Give back each line of the data exactly as it reads, minus the pictures.

-- TASK INPUT follows --

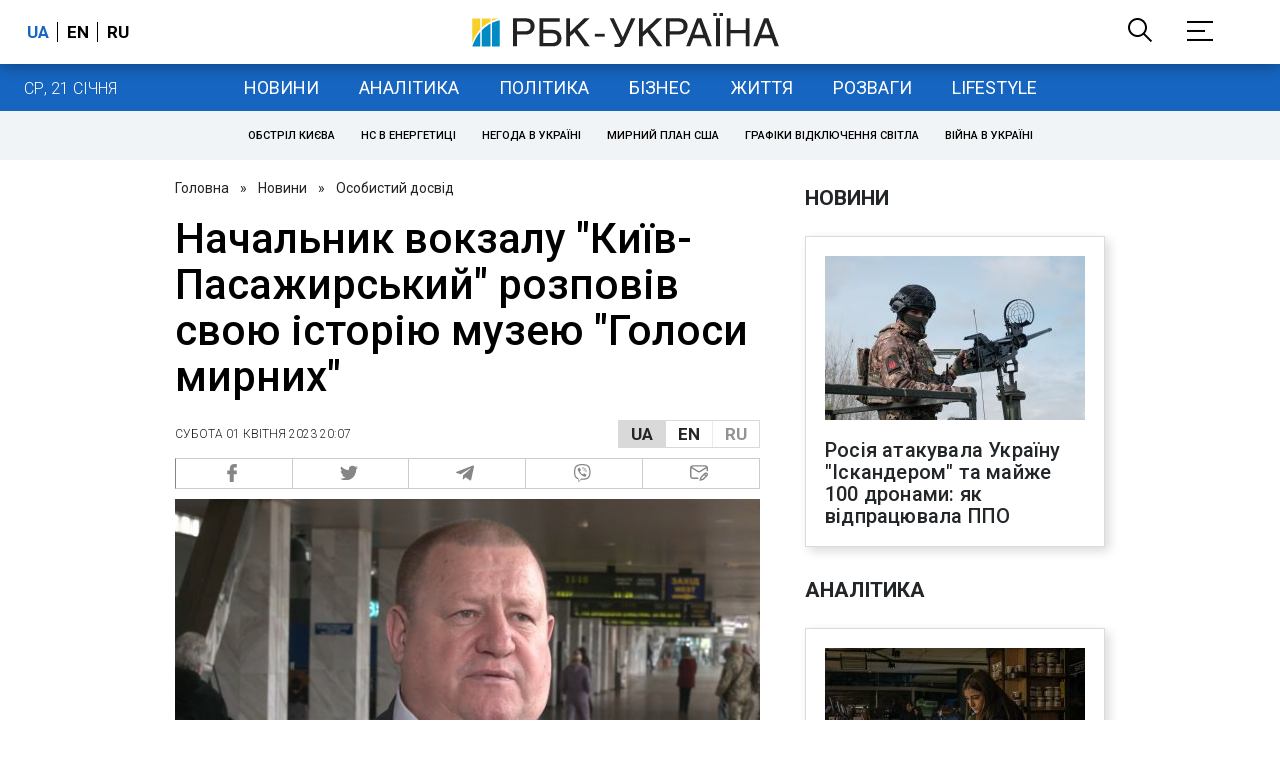

--- FILE ---
content_type: application/javascript; charset=utf-8
request_url: https://fundingchoicesmessages.google.com/f/AGSKWxWGCdUiPwoVZeoMDqk065Ar8MjhZLO9OaafiAKNsrWHxPAQAIuvLfvravkH__GZdeHsNy8wYlyBi1MgXkn1a0rEOIQZoRmrqHK-TujB3_QekuRS8f0wlfDmRfB3fddpbK15hN2OLyde0aEMI4CENmuZNnozbOoHHO1T29cUfw3MEOn7Qw3-9z21ig==/_/300-250-/ad/inline?/right-ad-/digg_ads./adsjs.
body_size: -1291
content:
window['6a1a6bf8-820e-46df-8306-206765e44e65'] = true;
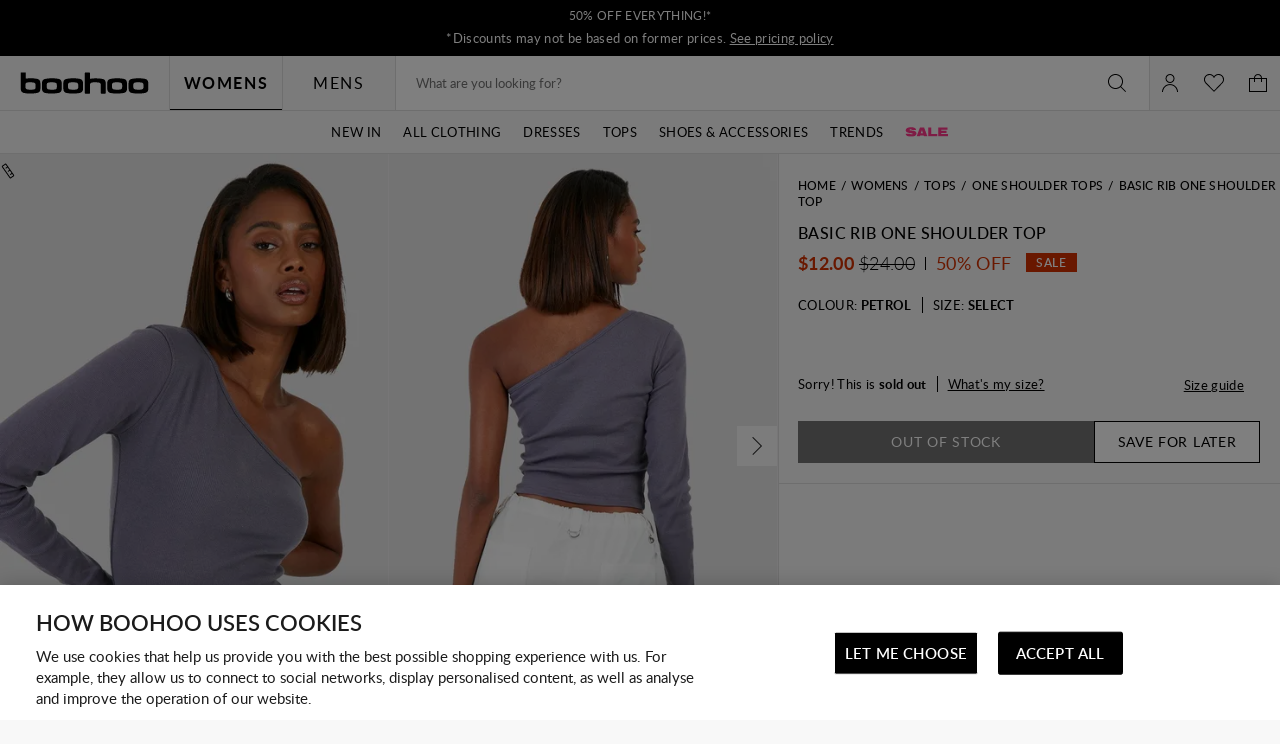

--- FILE ---
content_type: text/javascript; charset=utf-8
request_url: https://e.cquotient.com/recs/bbdt-boohoo-NA/ML-Engine?callback=CQuotient._callback0&_=1768642070330&_device=mac&userId=&cookieId=ad7TGX0xbPrTyr9gKivNazLDQF&emailId=&anchors=id%3A%3A%7C%7Csku%3A%3A%7C%7Ctype%3A%3A%7C%7Calt_id%3A%3A&slotId=category-recommendations-pdp&slotConfigId=PDP_Einstein_Recommendations&slotConfigTemplate=slots%2Frecommendation%2Fpredictiverecommendations.isml&ccver=1.03&realm=BBDT&siteId=boohoo-NA&instanceType=prd&v=v3.1.3&json=%7B%22userId%22%3A%22%22%2C%22cookieId%22%3A%22ad7TGX0xbPrTyr9gKivNazLDQF%22%2C%22emailId%22%3A%22%22%2C%22anchors%22%3A%5B%7B%22id%22%3A%22%22%2C%22sku%22%3A%22%22%2C%22type%22%3A%22%22%2C%22alt_id%22%3A%22%22%7D%5D%2C%22slotId%22%3A%22category-recommendations-pdp%22%2C%22slotConfigId%22%3A%22PDP_Einstein_Recommendations%22%2C%22slotConfigTemplate%22%3A%22slots%2Frecommendation%2Fpredictiverecommendations.isml%22%2C%22ccver%22%3A%221.03%22%2C%22realm%22%3A%22BBDT%22%2C%22siteId%22%3A%22boohoo-NA%22%2C%22instanceType%22%3A%22prd%22%2C%22v%22%3A%22v3.1.3%22%7D
body_size: 66
content:
/**/ typeof CQuotient._callback0 === 'function' && CQuotient._callback0({"ML-Engine":{"displayMessage":"ML-Engine","recs":[],"recoUUID":"6cbbe4c8-f9e5-4d07-91fc-3474c742ba83"}});

--- FILE ---
content_type: text/javascript; charset=utf-8
request_url: https://e.cquotient.com/recs/bbdt-boohoo-NA/viewed-recently?callback=CQuotient._callback2&_=1768642070346&_device=mac&userId=&cookieId=ad7TGX0xbPrTyr9gKivNazLDQF&emailId=&anchors=id%3A%3A%7C%7Csku%3A%3A%7C%7Ctype%3A%3A%7C%7Calt_id%3A%3A&slotId=recently-viewed-pdp&slotConfigId=pdp-recently-viewed-einstein&slotConfigTemplate=slots%2Frecommendation%2FeinsteinRecentlyViewed.isml&ccver=1.03&realm=BBDT&siteId=boohoo-NA&instanceType=prd&v=v3.1.3&json=%7B%22userId%22%3A%22%22%2C%22cookieId%22%3A%22ad7TGX0xbPrTyr9gKivNazLDQF%22%2C%22emailId%22%3A%22%22%2C%22anchors%22%3A%5B%7B%22id%22%3A%22%22%2C%22sku%22%3A%22%22%2C%22type%22%3A%22%22%2C%22alt_id%22%3A%22%22%7D%5D%2C%22slotId%22%3A%22recently-viewed-pdp%22%2C%22slotConfigId%22%3A%22pdp-recently-viewed-einstein%22%2C%22slotConfigTemplate%22%3A%22slots%2Frecommendation%2FeinsteinRecentlyViewed.isml%22%2C%22ccver%22%3A%221.03%22%2C%22realm%22%3A%22BBDT%22%2C%22siteId%22%3A%22boohoo-NA%22%2C%22instanceType%22%3A%22prd%22%2C%22v%22%3A%22v3.1.3%22%7D
body_size: 80
content:
/**/ typeof CQuotient._callback2 === 'function' && CQuotient._callback2({"viewed-recently":{"displayMessage":"viewed-recently","recs":[],"recoUUID":"5a61838e-3d18-40f2-88b0-92b81567fae7"}});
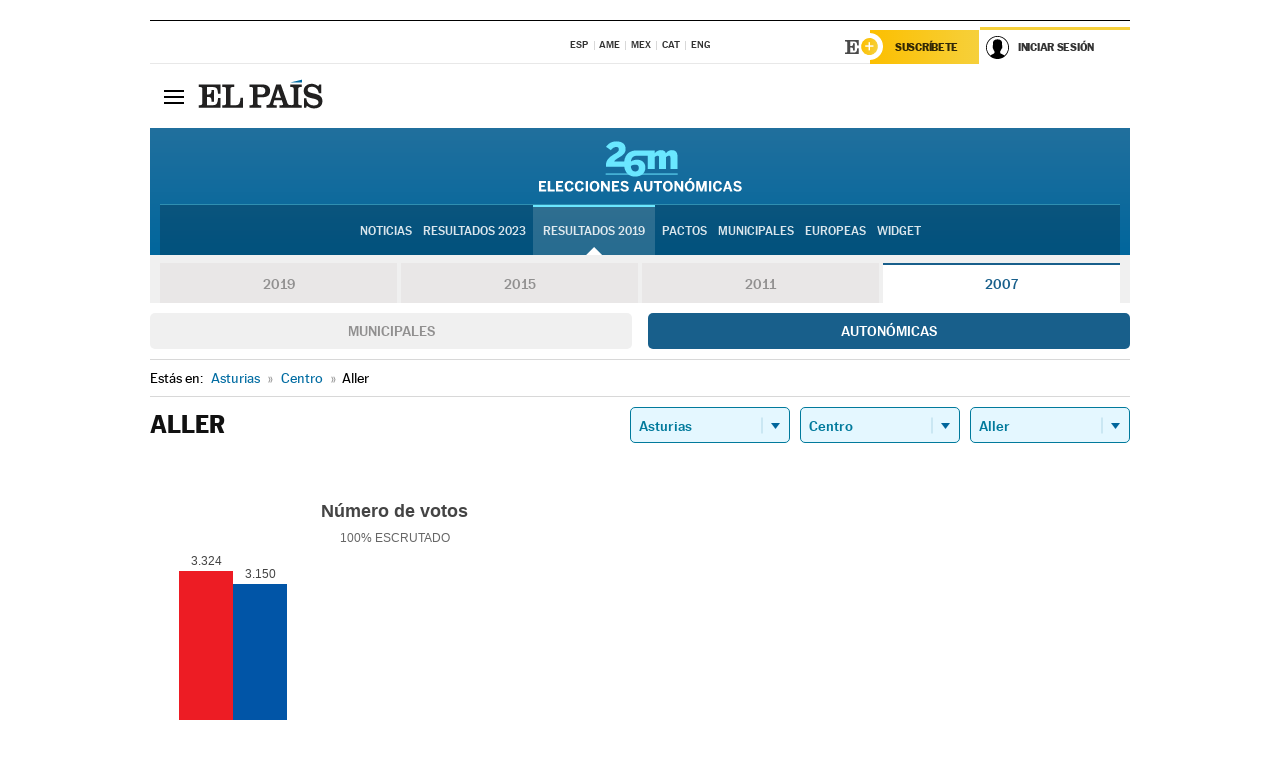

--- FILE ---
content_type: application/x-javascript
request_url: https://resultados.elpais.com/elecciones/2007/autonomicas/03/33/02.js2
body_size: 96
content:
EPETjsonElectionsCallback({"porciento_escrutado":"100","votos":{"abstenciones":{"porcentaje":"31.33","cantidad":"3647"},"blancos":{"porcentaje":"1.48","cantidad":"118"},"nulos":{"porcentaje":"0.95","cantidad":"76"},"contabilizados":{"porcentaje":"68.67","cantidad":"7992"}},"ts":"0","tipo_sitio":"5","convocatoria":"2007","nombre_sitio":"Aller","resultados":{"partido":[{"votos_porciento":"41.99","votos_numero":"3324","id_partido":"2","nombre":"PSOE"},{"votos_porciento":"39.79","votos_numero":"3150","id_partido":"1","nombre":"PP"},{"votos_porciento":"13.74","votos_numero":"1088","id_partido":"13","nombre":"IU-BA-VERDES"},{"votos_porciento":"1.49","votos_numero":"118","id_partido":"14","nombre":"URAS-PAS"},{"votos_porciento":"0.49","votos_numero":"39","id_partido":"186","nombre":"IAS-LOS VERDES GV"},{"votos_porciento":"0.4","votos_numero":"32","id_partido":"18","nombre":"AA"},{"votos_porciento":"0.28","votos_numero":"22","id_partido":"17","nombre":"IR"},{"votos_porciento":"0.2","votos_numero":"16","id_partido":"15","nombre":"PCPE"},{"votos_porciento":"0.05","votos_numero":"4","id_partido":"12","nombre":"DN"},{"votos_porciento":"0.05","votos_numero":"4","id_partido":"16","nombre":"CONCEYU"},{"votos_porciento":"0.01","votos_numero":"1","id_partido":"19","nombre":"CDAS"}],"numero_partidos":"11"}});

--- FILE ---
content_type: application/x-javascript;charset=utf-8
request_url: https://smetrics.elpais.com/id?d_visid_ver=5.5.0&d_fieldgroup=A&mcorgid=2387401053DB208C0A490D4C%40AdobeOrg&mid=40169948351820605920682750540618683525&ts=1769003996122
body_size: -39
content:
{"mid":"40169948351820605920682750540618683525"}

-- TASK INPUT concluded --

## [THE COMPLETED TASK]
--- FILE ---
content_type: application/javascript; charset=utf-8
request_url: https://fundingchoicesmessages.google.com/f/AGSKWxWGCdUiPwoVZeoMDqk065Ar8MjhZLO9OaafiAKNsrWHxPAQAIuvLfvravkH__GZdeHsNy8wYlyBi1MgXkn1a0rEOIQZoRmrqHK-TujB3_QekuRS8f0wlfDmRfB3fddpbK15hN2OLyde0aEMI4CENmuZNnozbOoHHO1T29cUfw3MEOn7Qw3-9z21ig==/_/300-250-/ad/inline?/right-ad-/digg_ads./adsjs.
body_size: -1291
content:
window['6a1a6bf8-820e-46df-8306-206765e44e65'] = true;

--- FILE ---
content_type: text/javascript; charset=utf-8
request_url: https://e.cquotient.com/recs/bbdt-boohoo-NA/ML-Engine?callback=CQuotient._callback0&_=1768642070330&_device=mac&userId=&cookieId=ad7TGX0xbPrTyr9gKivNazLDQF&emailId=&anchors=id%3A%3A%7C%7Csku%3A%3A%7C%7Ctype%3A%3A%7C%7Calt_id%3A%3A&slotId=category-recommendations-pdp&slotConfigId=PDP_Einstein_Recommendations&slotConfigTemplate=slots%2Frecommendation%2Fpredictiverecommendations.isml&ccver=1.03&realm=BBDT&siteId=boohoo-NA&instanceType=prd&v=v3.1.3&json=%7B%22userId%22%3A%22%22%2C%22cookieId%22%3A%22ad7TGX0xbPrTyr9gKivNazLDQF%22%2C%22emailId%22%3A%22%22%2C%22anchors%22%3A%5B%7B%22id%22%3A%22%22%2C%22sku%22%3A%22%22%2C%22type%22%3A%22%22%2C%22alt_id%22%3A%22%22%7D%5D%2C%22slotId%22%3A%22category-recommendations-pdp%22%2C%22slotConfigId%22%3A%22PDP_Einstein_Recommendations%22%2C%22slotConfigTemplate%22%3A%22slots%2Frecommendation%2Fpredictiverecommendations.isml%22%2C%22ccver%22%3A%221.03%22%2C%22realm%22%3A%22BBDT%22%2C%22siteId%22%3A%22boohoo-NA%22%2C%22instanceType%22%3A%22prd%22%2C%22v%22%3A%22v3.1.3%22%7D
body_size: 66
content:
/**/ typeof CQuotient._callback0 === 'function' && CQuotient._callback0({"ML-Engine":{"displayMessage":"ML-Engine","recs":[],"recoUUID":"6cbbe4c8-f9e5-4d07-91fc-3474c742ba83"}});

--- FILE ---
content_type: text/javascript; charset=utf-8
request_url: https://e.cquotient.com/recs/bbdt-boohoo-NA/viewed-recently?callback=CQuotient._callback2&_=1768642070346&_device=mac&userId=&cookieId=ad7TGX0xbPrTyr9gKivNazLDQF&emailId=&anchors=id%3A%3A%7C%7Csku%3A%3A%7C%7Ctype%3A%3A%7C%7Calt_id%3A%3A&slotId=recently-viewed-pdp&slotConfigId=pdp-recently-viewed-einstein&slotConfigTemplate=slots%2Frecommendation%2FeinsteinRecentlyViewed.isml&ccver=1.03&realm=BBDT&siteId=boohoo-NA&instanceType=prd&v=v3.1.3&json=%7B%22userId%22%3A%22%22%2C%22cookieId%22%3A%22ad7TGX0xbPrTyr9gKivNazLDQF%22%2C%22emailId%22%3A%22%22%2C%22anchors%22%3A%5B%7B%22id%22%3A%22%22%2C%22sku%22%3A%22%22%2C%22type%22%3A%22%22%2C%22alt_id%22%3A%22%22%7D%5D%2C%22slotId%22%3A%22recently-viewed-pdp%22%2C%22slotConfigId%22%3A%22pdp-recently-viewed-einstein%22%2C%22slotConfigTemplate%22%3A%22slots%2Frecommendation%2FeinsteinRecentlyViewed.isml%22%2C%22ccver%22%3A%221.03%22%2C%22realm%22%3A%22BBDT%22%2C%22siteId%22%3A%22boohoo-NA%22%2C%22instanceType%22%3A%22prd%22%2C%22v%22%3A%22v3.1.3%22%7D
body_size: 80
content:
/**/ typeof CQuotient._callback2 === 'function' && CQuotient._callback2({"viewed-recently":{"displayMessage":"viewed-recently","recs":[],"recoUUID":"5a61838e-3d18-40f2-88b0-92b81567fae7"}});

--- FILE ---
content_type: application/x-javascript
request_url: https://resultados.elpais.com/elecciones/2007/autonomicas/03/33/02.js2
body_size: 96
content:
EPETjsonElectionsCallback({"porciento_escrutado":"100","votos":{"abstenciones":{"porcentaje":"31.33","cantidad":"3647"},"blancos":{"porcentaje":"1.48","cantidad":"118"},"nulos":{"porcentaje":"0.95","cantidad":"76"},"contabilizados":{"porcentaje":"68.67","cantidad":"7992"}},"ts":"0","tipo_sitio":"5","convocatoria":"2007","nombre_sitio":"Aller","resultados":{"partido":[{"votos_porciento":"41.99","votos_numero":"3324","id_partido":"2","nombre":"PSOE"},{"votos_porciento":"39.79","votos_numero":"3150","id_partido":"1","nombre":"PP"},{"votos_porciento":"13.74","votos_numero":"1088","id_partido":"13","nombre":"IU-BA-VERDES"},{"votos_porciento":"1.49","votos_numero":"118","id_partido":"14","nombre":"URAS-PAS"},{"votos_porciento":"0.49","votos_numero":"39","id_partido":"186","nombre":"IAS-LOS VERDES GV"},{"votos_porciento":"0.4","votos_numero":"32","id_partido":"18","nombre":"AA"},{"votos_porciento":"0.28","votos_numero":"22","id_partido":"17","nombre":"IR"},{"votos_porciento":"0.2","votos_numero":"16","id_partido":"15","nombre":"PCPE"},{"votos_porciento":"0.05","votos_numero":"4","id_partido":"12","nombre":"DN"},{"votos_porciento":"0.05","votos_numero":"4","id_partido":"16","nombre":"CONCEYU"},{"votos_porciento":"0.01","votos_numero":"1","id_partido":"19","nombre":"CDAS"}],"numero_partidos":"11"}});

--- FILE ---
content_type: application/x-javascript;charset=utf-8
request_url: https://smetrics.elpais.com/id?d_visid_ver=5.5.0&d_fieldgroup=A&mcorgid=2387401053DB208C0A490D4C%40AdobeOrg&mid=40169948351820605920682750540618683525&ts=1769003996122
body_size: -39
content:
{"mid":"40169948351820605920682750540618683525"}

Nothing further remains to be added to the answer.